La federazione inglese utilizzerà i dati raccolti anche per analizzare l'impatto dei placcaggi, con lo scopo di ridurre il numero di infortuni gravi.
Studio degli infortuni. Chris McLellan della Bond University, in Australia, ha usato il Gps per misurare le collisioni sopportate dai giocatori professionisti della Rugby League. Ha incrociato i dati raccolti sui placcaggi con gli indicatori relativi agli infortuni muscolari, come l'ormone cortisolo. Ai giocatori sono stati prelevati sangue e saliva prima del match e per alcuni giorni dopo la partita.
I giovani sudafricani. Un altro studio è stato svolto su 17 giocatori Under 19 dell'università di Stellenbosh, in Sudafrica. Raccolti dati relativi a cinque partite. I giocatori hanno coperto in media 4469.95 metri a partita. Il 72% del loro tempo è stato speso in piedi o camminando. Piloni e seconde linee hanno fatto jogging per il 26% del tempo, contro il 15% dei trequarti esterni. Ali ed estremi sprintano per l'1,11% del tempo, metre i centri per lo 0.72%, le prime linee lo 0.48. Le terze linee hanno il più alto numero di impatti, per un totale di 683.4 g. I centri subiscono il maggior numero di impatti duri (oltre i 10 g): più di 12 per match.

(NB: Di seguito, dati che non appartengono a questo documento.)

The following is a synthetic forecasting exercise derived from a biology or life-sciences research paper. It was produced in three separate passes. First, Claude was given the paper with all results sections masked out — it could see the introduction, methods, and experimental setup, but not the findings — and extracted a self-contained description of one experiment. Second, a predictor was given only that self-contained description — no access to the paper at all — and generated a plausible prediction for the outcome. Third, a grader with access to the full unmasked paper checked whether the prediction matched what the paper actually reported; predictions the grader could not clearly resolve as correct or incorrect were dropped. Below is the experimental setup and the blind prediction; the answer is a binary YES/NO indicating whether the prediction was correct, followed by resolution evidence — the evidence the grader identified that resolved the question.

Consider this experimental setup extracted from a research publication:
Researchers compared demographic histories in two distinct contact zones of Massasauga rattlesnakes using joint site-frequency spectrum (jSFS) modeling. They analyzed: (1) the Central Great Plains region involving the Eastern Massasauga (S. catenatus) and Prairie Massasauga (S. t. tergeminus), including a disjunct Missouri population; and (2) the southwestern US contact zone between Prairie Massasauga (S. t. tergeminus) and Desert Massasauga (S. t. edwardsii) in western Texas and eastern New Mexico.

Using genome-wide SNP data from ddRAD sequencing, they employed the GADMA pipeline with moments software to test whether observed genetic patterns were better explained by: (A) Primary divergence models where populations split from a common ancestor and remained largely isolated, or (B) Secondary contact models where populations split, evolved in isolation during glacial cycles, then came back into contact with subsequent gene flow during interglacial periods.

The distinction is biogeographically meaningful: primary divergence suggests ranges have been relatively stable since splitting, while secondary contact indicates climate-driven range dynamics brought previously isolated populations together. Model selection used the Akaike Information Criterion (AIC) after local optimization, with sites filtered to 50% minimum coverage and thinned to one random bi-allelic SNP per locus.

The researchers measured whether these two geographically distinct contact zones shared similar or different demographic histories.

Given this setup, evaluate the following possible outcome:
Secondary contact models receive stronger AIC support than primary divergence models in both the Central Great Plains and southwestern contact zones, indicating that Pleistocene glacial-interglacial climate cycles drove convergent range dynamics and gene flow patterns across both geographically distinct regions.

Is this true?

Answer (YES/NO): NO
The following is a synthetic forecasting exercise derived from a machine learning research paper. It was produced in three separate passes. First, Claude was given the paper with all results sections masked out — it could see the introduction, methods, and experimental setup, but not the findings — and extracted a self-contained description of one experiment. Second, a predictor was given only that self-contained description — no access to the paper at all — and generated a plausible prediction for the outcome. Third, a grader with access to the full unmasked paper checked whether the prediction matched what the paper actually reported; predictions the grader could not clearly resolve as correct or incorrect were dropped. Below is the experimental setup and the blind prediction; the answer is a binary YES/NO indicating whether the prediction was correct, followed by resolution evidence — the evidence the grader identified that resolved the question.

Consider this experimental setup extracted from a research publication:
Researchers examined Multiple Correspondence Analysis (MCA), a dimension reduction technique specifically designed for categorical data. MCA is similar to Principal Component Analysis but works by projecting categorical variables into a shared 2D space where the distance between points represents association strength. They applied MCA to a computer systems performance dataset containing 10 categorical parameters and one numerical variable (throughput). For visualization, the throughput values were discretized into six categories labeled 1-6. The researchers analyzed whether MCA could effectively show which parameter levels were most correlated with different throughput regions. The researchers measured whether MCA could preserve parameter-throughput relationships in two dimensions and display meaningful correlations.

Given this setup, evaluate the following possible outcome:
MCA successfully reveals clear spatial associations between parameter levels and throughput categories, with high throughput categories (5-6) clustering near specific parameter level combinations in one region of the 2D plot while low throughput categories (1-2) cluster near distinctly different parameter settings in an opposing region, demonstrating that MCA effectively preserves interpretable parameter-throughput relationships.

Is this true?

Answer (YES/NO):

Gli arbitri. Anche gli arbitri sono stati dotati di Gps nel quadro di uno studio sperimentale promosso dall'Irb. Si è scoperto, ad esempio, che gli arbitri al top della scena mondiale percorrono circa 8 chilometri a partita e cambiano velocità 400 volte.
Il dispositivo è stato collocato su una spalla dell'arbitro è ha fornito dati relativi al battito cardiaco, la distanza coperta, la velocità e la posizione in campo. Un database con tutti i risultati servirà a identificare le aree di miglioramento fisico. C'è anche un'azienda che ha proposto di utilizzare il Gps per inviare agli arbitri indicazioni acustice un quarto di secondo dopo che la palla è uscita dal campo, è passata tra i pali o è stata passata in avanti. Il tutto con un tasso di errore di un centrimetro.
Il futuro. Secondo Alan Ruddock, ricercatore della Sheffield Hallam University, l'accuratezza del Gps applicato alle prestazioni dei giocatori è sufficientemente affidabile. In futuro i dati provenienti dai Gps potrebbero essere trasmessi agli spettatori in tempo reale. E le moderne tecnologie wireless potrebbero essere integrate con sensori di diversa natura, come ad esempio pillole telemetriche da ingerire per fornire dati sulla temperatura interna o altri rilevatori dell'ossigenazione muscolare e delle caratteristiche biomeccaniche.